The newest Israeli measures, Abu Rudeineh said, “will drag the region into a catastrophe.”

Mandelblit has warned that the Regulation Bill, being rushed through the Knesset to save the Amona outpost from its scheduled evacuation next month, is contrary to international law and won’t stand up in court.

The passage of the measure Sunday night drew a flurry of domestic criticism in Israel, including by the anti-settlement watchdog Peace Now, which said it would challenge the legislation in court.

Speaking about the bill to ban mosque loudspeakers and its ramifications in Jerusalem, the Palestinian Minister of Awqaf and Religious Affairs, Sheikh Yousef Id’es, said the bill threatened to plunge “the entire region into a religious war,” Wafa reported.

Irdis called the measure “a violation of freedom of faith and expression enshrined in both divine and international law.”

A minaret with loudspeakers seen towering over the Mediterranean sea, near the Israeli town of Tel Aviv-Jaffo, November 15, 2014. (Nati SHohat/FLASH90)
A minaret with loudspeakers seen towering over the Mediterranean sea, near the Israeli town of Tel Aviv-Jaffo, November 15, 2014. (Nati SHohat/FLASH90)

The prayer calls, traditionally announced through minarets five times a day and often amplified with loudspeakers, have been a frequent target of right-wing ire, with some claiming they are an unnecessarily loud nuisance that echoes in Jewish towns and neighborhoods.

“We have no intention to harm freedom of religion but rather to prevent the harming of people’s sleep,” Jewish Home MK Moti Yogev, who sponsored the legislation, wrote on Twitter Sunday, after the measure passed.

But Joint (Arab) List leader MK Aymen Odeh slammed the legislation, calling it “another bill, in a series of populist bills, whose objective is to create an atmosphere of hate and incitement against the Arab population.”

His fellow party lawmaker Hanin Zoabi suggested that those who are bothered by the calls to prayer should find somewhere else to live.
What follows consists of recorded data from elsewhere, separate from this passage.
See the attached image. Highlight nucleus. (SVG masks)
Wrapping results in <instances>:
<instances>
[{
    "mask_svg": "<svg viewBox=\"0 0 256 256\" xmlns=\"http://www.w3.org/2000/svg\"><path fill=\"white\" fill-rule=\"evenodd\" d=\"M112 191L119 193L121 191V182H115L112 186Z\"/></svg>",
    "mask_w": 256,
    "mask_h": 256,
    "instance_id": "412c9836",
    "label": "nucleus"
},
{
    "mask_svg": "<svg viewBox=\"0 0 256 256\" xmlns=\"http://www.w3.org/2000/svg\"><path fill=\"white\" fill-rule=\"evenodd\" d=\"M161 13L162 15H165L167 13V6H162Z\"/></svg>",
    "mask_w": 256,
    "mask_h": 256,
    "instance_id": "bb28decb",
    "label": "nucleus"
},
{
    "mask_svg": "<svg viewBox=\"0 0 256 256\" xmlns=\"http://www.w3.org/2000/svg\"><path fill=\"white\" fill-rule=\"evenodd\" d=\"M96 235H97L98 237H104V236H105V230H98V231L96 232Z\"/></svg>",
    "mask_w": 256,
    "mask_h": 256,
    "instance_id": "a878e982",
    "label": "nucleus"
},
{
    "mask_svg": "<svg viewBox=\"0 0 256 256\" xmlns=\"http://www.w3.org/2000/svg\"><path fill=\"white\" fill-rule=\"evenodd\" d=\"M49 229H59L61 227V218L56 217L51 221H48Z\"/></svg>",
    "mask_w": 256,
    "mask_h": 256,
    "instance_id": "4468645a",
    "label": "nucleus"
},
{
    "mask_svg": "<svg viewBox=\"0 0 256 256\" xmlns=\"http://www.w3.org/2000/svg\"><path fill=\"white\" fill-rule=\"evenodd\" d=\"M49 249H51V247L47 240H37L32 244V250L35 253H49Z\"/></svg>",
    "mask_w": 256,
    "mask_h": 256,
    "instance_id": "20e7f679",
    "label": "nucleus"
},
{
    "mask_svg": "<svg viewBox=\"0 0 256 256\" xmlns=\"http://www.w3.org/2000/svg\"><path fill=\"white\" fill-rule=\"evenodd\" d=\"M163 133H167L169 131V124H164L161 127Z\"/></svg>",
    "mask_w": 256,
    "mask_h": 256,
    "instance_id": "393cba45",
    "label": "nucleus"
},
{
Netanyahu had supported the bill to ban loudspeakers at mosques but opposed the Regulation Bill to legalize the illegal West Bank outpost Amona, a collection of trailer homes populated by a few dozen Israeli families on a scrubby hill east of Ramallah.

View of caravan homes at the Amona Jewish outpost in the West Bank, October 6, 2016. (FLASH90)
View of caravan homes at the Amona Jewish outpost in the West Bank, October 6, 2016. (FLASH90)

The High Court has ruled that the settlement was built on private Palestinian land and demanded it be evacuated and razed.

Netanyahu said pushing through the bill it would lead the High Court to reject the government’s appeal to stall the demolition of Amona by a further seven months.

Netanyahu’s opposition, however, was outflanked by Justice Minister Ayelet Shaked and Education Minister Naftali Bennett of the Jewish Home party, who brought the bill to a vote.

The right-wing lawmakers feared that any further delay in passing the bill would leave insufficient time to push the legislation through the Knesset before December 25, the date set by the Supreme Court for the demolition of Amona.

The outpost, founded in 1995, is home to about 40 families. It is the largest of about 100 unauthorized outposts — built without permission but generally tolerated by the government — that dot the West Bank. A partial evacuation a decade ago sparked violent clashes between residents and security forces and it is feared a new evacuation could trigger another showdown.

Regarding the bill to ban loudspeakers at mosques, Netanyahu on Sunday pointed to similar legislation in Europe, and said he was protecting “all walks of Israeli society, who are crying out about the suffering that is caused by excessive noise reaching them from prayer house announcements.”